The thickness of an iron thermal shield that would reduce the given gamma radiation flux by 90% is approximately 3.3 inches. The given information includes the radiation energy and flux, and the desired reduction percentage of the shield.

a) To calculate the thickness of the iron thermal shield that would reduce the gamma radiation flux by 90%, we need to use the Beer-Lambert law:

I = I0 * e^(-μx)

where:

I0 is the initial radiation intensity

I is the radiation intensity after passing through a thickness x of shielding material

μ is the linear attenuation coefficient of the shielding material

We want to find x, the thickness of the iron shield. We know the initial radiation intensity I0 = (5.0 MeV/photon) * (1.6 x 10⁻¹³ J/MeV) * (1014 photons/cm²-sec) = 8.0 x 10⁻⁷ J/cm²-sec. We also know that we want to reduce the intensity by a factor of 10, so I = 0.1 I0. We can rearrange the Beer-Lambert law to solve for x:

x = -ln(I/I0) / μ

x = -ln(0.1) / (7.5 ft⁻¹ * 0.3048 m/ft) = 0.145 m = 5.7 inches

Therefore, the thickness of the iron thermal shield that would reduce the gamma radiation flux by 90% is 5.7 inches.

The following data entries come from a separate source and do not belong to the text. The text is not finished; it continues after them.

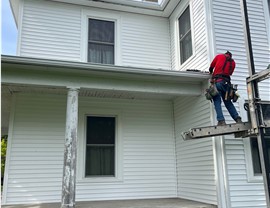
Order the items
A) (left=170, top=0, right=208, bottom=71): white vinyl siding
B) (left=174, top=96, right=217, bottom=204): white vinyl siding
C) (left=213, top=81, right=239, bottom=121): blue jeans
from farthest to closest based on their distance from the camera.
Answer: (left=170, top=0, right=208, bottom=71): white vinyl siding, (left=174, top=96, right=217, bottom=204): white vinyl siding, (left=213, top=81, right=239, bottom=121): blue jeans

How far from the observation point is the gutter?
4898mm

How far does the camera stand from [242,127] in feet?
15.6

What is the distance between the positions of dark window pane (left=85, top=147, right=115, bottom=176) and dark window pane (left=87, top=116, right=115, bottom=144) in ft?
0.67

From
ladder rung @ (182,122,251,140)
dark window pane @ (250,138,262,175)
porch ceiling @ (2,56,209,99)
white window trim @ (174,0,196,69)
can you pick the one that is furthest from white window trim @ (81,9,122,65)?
dark window pane @ (250,138,262,175)

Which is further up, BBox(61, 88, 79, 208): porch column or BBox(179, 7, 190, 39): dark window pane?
BBox(179, 7, 190, 39): dark window pane

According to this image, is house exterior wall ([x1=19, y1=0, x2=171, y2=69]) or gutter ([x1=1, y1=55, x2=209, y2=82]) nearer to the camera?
gutter ([x1=1, y1=55, x2=209, y2=82])

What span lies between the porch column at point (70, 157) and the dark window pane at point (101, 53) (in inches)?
93.8

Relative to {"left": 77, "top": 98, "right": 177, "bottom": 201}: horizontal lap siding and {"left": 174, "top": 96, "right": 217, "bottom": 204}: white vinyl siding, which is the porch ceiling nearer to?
{"left": 174, "top": 96, "right": 217, "bottom": 204}: white vinyl siding

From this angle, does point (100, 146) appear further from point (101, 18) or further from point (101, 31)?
point (101, 18)

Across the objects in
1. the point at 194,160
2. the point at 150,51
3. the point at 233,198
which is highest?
the point at 150,51

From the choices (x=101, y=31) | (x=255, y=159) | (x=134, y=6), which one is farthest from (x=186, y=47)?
(x=255, y=159)

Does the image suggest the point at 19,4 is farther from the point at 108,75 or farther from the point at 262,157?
the point at 262,157

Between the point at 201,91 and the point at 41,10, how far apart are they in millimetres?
4897

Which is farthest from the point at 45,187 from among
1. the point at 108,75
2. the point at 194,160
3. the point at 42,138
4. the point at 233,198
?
the point at 233,198
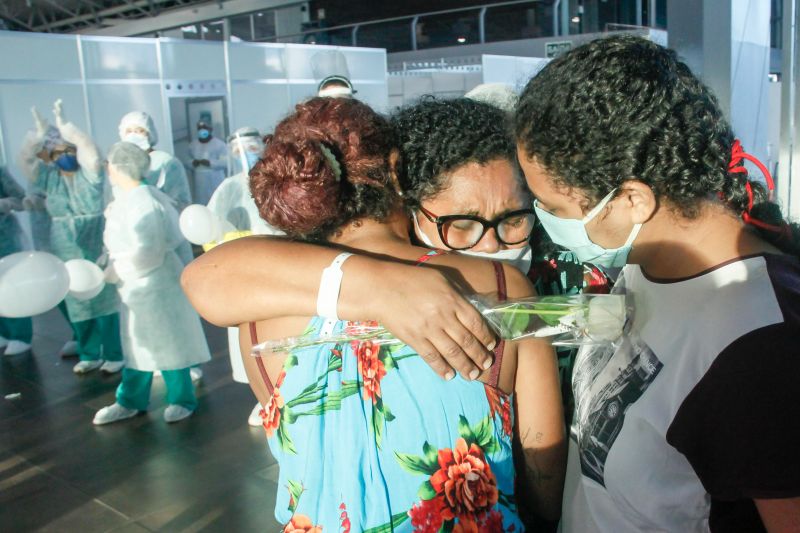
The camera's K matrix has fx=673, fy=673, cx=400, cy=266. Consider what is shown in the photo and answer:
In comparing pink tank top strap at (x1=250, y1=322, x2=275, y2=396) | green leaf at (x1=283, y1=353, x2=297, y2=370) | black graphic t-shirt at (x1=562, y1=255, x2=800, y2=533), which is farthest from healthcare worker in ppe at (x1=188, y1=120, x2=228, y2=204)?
black graphic t-shirt at (x1=562, y1=255, x2=800, y2=533)

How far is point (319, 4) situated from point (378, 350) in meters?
21.7

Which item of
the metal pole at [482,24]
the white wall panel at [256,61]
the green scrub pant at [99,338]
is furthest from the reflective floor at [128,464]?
the metal pole at [482,24]

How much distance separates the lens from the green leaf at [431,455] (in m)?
1.09

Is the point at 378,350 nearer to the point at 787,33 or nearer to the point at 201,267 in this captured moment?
the point at 201,267

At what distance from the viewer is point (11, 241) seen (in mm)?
6133

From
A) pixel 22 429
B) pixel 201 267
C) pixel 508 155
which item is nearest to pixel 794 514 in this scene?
pixel 508 155

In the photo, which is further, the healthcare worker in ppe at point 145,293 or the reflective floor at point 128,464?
the healthcare worker in ppe at point 145,293

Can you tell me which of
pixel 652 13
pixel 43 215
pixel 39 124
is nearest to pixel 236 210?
pixel 43 215

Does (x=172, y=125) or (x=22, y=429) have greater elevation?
(x=172, y=125)

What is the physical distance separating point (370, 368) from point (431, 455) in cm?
17

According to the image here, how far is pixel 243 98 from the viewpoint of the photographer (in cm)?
1052

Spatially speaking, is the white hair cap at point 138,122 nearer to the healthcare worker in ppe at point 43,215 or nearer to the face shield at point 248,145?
the healthcare worker in ppe at point 43,215

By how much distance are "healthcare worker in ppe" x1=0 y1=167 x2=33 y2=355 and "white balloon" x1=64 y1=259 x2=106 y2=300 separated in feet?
7.51

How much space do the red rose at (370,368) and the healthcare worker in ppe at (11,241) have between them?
235 inches
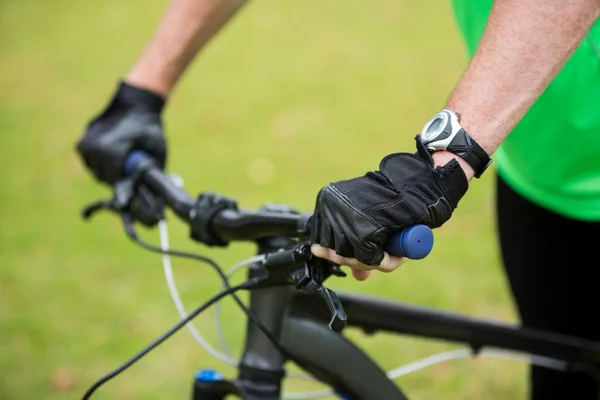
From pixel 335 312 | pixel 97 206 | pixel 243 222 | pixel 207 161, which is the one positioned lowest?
pixel 207 161

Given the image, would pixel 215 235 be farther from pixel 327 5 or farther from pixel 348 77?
pixel 327 5

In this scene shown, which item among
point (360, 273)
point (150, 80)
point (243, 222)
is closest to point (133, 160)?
point (150, 80)

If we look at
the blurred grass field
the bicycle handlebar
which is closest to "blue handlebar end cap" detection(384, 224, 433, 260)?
the bicycle handlebar

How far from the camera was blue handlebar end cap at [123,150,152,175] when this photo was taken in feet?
5.65

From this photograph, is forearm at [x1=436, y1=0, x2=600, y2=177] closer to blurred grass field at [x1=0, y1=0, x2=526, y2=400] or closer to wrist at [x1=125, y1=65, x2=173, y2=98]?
wrist at [x1=125, y1=65, x2=173, y2=98]

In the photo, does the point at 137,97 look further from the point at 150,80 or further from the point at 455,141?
the point at 455,141

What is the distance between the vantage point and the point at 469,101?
39.9 inches

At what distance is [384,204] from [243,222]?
0.43 m

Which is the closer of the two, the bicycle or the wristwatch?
the wristwatch

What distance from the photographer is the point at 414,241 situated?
0.95 m

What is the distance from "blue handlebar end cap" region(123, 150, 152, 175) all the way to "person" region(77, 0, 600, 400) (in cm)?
2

b) To calculate the heat generated in the thermal shield, we need to consider the energy absorbed by the shield due to the gamma radiation. The energy absorbed per unit area per unit time is given by:

Q = μ * I

where Q is the heat generated in J/cm²-sec, μ is the linear attenuation coefficient in cm⁻¹, and I is the initial radiation intensity in photons/cm²-sec. We can convert this to BTU/hr-ft² by using the conversion factor 3.1546 x 10⁻⁸ J/(BTU-hr-ft²):

Q = μ * I * 3.1546 x 10⁻⁸

Q = (7.5 ft⁻¹ * 0.3048 m/ft) * (1014 photons/cm²-sec) * 3.1546 x 10⁻⁸ J/(BTU-hr-ft²) = 0.720 BTU/hr-ft²

Therefore, the heat generated in the thermal shield is 0.720 BTU/hr-ft².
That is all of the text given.